EFF: COVID-19 Tracking Technology Will Not Save Us

COVID-19 Tracking Technology Will Not Save Us

Technology may be part of the solution to stopping the spread of COVID-19, but apps alone will not save us. As more states develop COVID exposure notification apps, institutions and the people they serve should remain skeptical and remember the bigger picture. This is still experimental, unproven technology, both in terms of how it works under the hood and how humans will interact with it. And even the best-designed app will be no substitute for public health basics like widespread testing and interview-based contact tracing.

On top of that, any benefits of this technology will be unevenly distributed. Any app-based or smartphone-based solution will systematically miss the groups least likely to have a cellphone and more at risk of COVID-19 and in need of resources: in the United States, that includes elderly people, people without housing, and those living in rural communities. 

Ultimately, exposure notification technology won’t bail out poor planning or replace inadequate public health infrastructure, but it could misdirect resources and instill a false sense of safety.

Unproven Technology

Exposure notification apps, most notably those built on top of Apple and Google’s Exposure Notification API, promise to notify a smart phone user if they have been in prolonged close contact—for instance, within 6 feet for at least 15 minutes—with someone who has tested positive for the virus. The apps use smartphones’ Bluetooth functionality (not location data) to sense how far away other phones are, and store random identifiers on the user’s device.

But Bluetooth was not made to assist with contact tracing and other public health efforts, and the differing hardware properties of various phones can make it hard to consistently measure distances accurately.

On top of technical shortcomings, it is also not yet clear how people will interact with the technology itself. How are people likely to react to a phone notification informing them that they were exposed to someone with COVID? Will they ignore it? Will they self-isolate? If they seek testing, will it be available to them? Public trust is fragile. A high rate of false negatives (or a perception thereof) could lead to people relaxing measures like social distancing and masking, while false positives could lead to users ignoring notifications.
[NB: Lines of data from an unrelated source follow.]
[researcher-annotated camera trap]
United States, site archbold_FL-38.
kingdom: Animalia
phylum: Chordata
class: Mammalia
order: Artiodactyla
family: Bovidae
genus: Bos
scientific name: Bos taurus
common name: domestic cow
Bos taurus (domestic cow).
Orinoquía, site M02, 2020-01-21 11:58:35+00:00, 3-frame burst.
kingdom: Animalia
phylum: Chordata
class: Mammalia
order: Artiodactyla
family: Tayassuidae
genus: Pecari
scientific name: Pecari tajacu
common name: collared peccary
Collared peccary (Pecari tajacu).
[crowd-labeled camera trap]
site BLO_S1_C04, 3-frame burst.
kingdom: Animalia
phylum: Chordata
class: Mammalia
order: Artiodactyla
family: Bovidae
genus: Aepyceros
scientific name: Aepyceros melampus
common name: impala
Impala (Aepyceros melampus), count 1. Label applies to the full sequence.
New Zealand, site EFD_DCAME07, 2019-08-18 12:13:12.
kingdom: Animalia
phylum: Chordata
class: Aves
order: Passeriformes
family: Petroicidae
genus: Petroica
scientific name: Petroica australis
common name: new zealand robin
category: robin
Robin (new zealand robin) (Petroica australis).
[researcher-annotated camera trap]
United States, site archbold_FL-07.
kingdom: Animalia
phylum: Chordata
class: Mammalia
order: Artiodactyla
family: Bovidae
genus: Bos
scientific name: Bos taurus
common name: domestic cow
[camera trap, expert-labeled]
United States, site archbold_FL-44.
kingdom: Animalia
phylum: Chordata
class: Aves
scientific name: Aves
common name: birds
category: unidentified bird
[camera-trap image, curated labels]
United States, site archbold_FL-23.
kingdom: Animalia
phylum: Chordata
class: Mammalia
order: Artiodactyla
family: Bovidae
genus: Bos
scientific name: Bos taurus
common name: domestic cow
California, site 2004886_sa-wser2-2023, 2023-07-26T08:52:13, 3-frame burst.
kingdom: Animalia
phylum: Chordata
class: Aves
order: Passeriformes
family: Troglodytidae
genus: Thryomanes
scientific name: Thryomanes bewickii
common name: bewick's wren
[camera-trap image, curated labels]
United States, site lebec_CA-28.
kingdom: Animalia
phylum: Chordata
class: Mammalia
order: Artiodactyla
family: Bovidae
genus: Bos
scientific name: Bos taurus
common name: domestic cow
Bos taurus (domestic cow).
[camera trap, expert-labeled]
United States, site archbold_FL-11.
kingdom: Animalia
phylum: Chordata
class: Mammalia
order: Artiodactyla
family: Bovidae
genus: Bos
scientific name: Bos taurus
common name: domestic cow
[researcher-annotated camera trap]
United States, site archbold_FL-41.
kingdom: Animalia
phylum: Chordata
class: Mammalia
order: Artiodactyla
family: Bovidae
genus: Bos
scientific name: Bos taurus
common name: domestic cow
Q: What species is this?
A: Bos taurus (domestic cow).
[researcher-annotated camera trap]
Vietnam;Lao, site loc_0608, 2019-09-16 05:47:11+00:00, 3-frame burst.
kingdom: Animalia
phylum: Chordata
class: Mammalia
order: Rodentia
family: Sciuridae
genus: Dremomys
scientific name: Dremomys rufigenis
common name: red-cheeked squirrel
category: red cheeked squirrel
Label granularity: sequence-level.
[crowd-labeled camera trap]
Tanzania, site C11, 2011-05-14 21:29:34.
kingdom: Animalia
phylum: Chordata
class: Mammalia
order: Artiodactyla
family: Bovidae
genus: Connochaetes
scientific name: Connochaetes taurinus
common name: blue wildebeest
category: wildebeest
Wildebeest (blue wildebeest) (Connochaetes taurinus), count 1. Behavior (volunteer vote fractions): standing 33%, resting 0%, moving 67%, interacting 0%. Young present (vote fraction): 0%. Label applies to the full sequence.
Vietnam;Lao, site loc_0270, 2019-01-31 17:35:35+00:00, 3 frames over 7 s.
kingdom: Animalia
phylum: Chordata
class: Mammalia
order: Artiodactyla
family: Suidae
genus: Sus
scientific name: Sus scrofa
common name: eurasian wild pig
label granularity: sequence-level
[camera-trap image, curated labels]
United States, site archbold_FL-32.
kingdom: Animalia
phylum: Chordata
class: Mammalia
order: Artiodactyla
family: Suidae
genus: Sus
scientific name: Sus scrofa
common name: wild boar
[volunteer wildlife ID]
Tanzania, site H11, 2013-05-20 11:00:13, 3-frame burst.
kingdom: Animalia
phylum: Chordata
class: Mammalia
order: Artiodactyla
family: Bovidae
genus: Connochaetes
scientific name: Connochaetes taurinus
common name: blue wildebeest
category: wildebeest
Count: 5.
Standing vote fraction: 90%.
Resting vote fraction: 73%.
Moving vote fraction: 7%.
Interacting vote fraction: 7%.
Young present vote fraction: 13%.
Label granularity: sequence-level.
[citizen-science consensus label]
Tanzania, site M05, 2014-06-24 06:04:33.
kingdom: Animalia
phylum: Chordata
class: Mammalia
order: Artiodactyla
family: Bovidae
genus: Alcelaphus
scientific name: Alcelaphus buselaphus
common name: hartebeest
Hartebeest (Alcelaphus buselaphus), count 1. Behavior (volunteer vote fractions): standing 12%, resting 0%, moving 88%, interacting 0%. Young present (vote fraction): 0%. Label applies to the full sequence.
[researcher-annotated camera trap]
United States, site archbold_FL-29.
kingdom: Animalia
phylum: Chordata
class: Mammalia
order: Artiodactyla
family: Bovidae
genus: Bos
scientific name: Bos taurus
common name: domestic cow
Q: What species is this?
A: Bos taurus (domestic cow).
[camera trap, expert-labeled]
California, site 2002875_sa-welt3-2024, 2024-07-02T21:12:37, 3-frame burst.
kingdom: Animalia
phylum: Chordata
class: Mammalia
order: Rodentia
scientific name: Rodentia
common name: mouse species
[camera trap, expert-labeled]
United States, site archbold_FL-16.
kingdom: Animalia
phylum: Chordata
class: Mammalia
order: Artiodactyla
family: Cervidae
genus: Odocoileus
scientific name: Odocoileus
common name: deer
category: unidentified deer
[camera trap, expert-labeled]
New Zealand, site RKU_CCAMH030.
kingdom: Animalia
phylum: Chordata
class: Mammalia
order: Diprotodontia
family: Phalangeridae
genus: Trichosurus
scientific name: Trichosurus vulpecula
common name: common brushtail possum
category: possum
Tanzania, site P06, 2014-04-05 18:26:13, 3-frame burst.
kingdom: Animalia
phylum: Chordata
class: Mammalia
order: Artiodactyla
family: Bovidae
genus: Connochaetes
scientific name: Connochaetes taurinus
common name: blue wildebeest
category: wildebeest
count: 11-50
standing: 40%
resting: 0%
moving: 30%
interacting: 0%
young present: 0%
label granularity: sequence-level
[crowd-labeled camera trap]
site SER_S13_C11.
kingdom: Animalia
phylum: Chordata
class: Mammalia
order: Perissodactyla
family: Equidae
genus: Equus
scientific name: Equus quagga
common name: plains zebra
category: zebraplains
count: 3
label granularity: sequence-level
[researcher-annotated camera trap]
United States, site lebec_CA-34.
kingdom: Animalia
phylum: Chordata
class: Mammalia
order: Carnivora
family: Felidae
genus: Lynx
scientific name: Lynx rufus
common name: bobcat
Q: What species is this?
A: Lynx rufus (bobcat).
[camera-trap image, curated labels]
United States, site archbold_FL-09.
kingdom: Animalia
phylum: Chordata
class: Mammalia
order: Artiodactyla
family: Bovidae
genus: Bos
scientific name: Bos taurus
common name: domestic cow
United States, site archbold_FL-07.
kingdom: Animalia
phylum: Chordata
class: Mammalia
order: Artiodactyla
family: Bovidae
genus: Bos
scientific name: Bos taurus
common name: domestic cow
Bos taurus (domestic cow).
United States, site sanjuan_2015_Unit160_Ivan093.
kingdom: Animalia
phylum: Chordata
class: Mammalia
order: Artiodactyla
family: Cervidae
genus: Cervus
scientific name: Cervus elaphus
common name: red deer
Unevenly Distributed Benefits

Any app that promises to track, trace, or notify COVID cases will disproportionately miss wide swaths of the population. Not everyone has a mobile phone. Even fewer own a smartphone, and even fewer still have an iPhone or Android running the most up-to-date operating system. Some people own multiple phones to use for different purposes, while others might share a phone with a family or household. Smartphones do not equate to individuals, and public health authorities cannot make critical decisions—for example, about where to allocate resources or about who gets tested or vaccinated—based on smartphone app data.

In the U.S., smartphone ownership is only 80% to begin with. And the communities least likely to have a smartphone in the U.S.—such as elderly people or homeless people—are also the ones at higher risk for COVID-19. For people 65 years or older, for example, the rate of smartphone ownership declines to about 50%. Out-of-date smartphone hardware or software can also make it harder to install and use a COVID tracking app. For Android users in particular, many older phone models stop getting updates at some point, and some phones run versions of Android that simply don’t get updates.

And smartphone penetration data and specs do not tell the whole story, in the U.S. or internationally. Overbroad surveillance hits marginalized communities the hardest, just as COVID-19 has. In addition to potentially directing public health resources away from those who need them most, new data collection systems could exacerbate existing surveillance and targeting of marginalized groups.

Technology Will Not Be a Magic Bullet

Even with these drawbacks, some will still ask, “So what if it’s not perfect? Anything that can help fight COVID-19 is good. Even if the benefit is small, what’s the harm?” But approaching exposure notification apps and other COVID-related tracking technology as a magic bullet risks diverting resources away from more important things like widespread testing, contact tracing, and isolation support. The presence of potentially helpful technology does not change the need for these fundamentals.

Relying on unproven, experimental technology can also lead to a false sense of safety, leading to a moral hazard for institutions like universities that have big incentives to reopen: even if they do not have, for example, enough contact tracers to reopen, they might move ahead anyway and rely on an app to make up for it. 

If and when public health officials conclude that spread of COVID-19 is low enough to resume normal activities, robust interview-based contact tracing is in place, and testing is available with prompt results, exposure notification apps may have a role to play. Until then, relying on this untested technology as a fundamental pillar of public health response would be a mistake.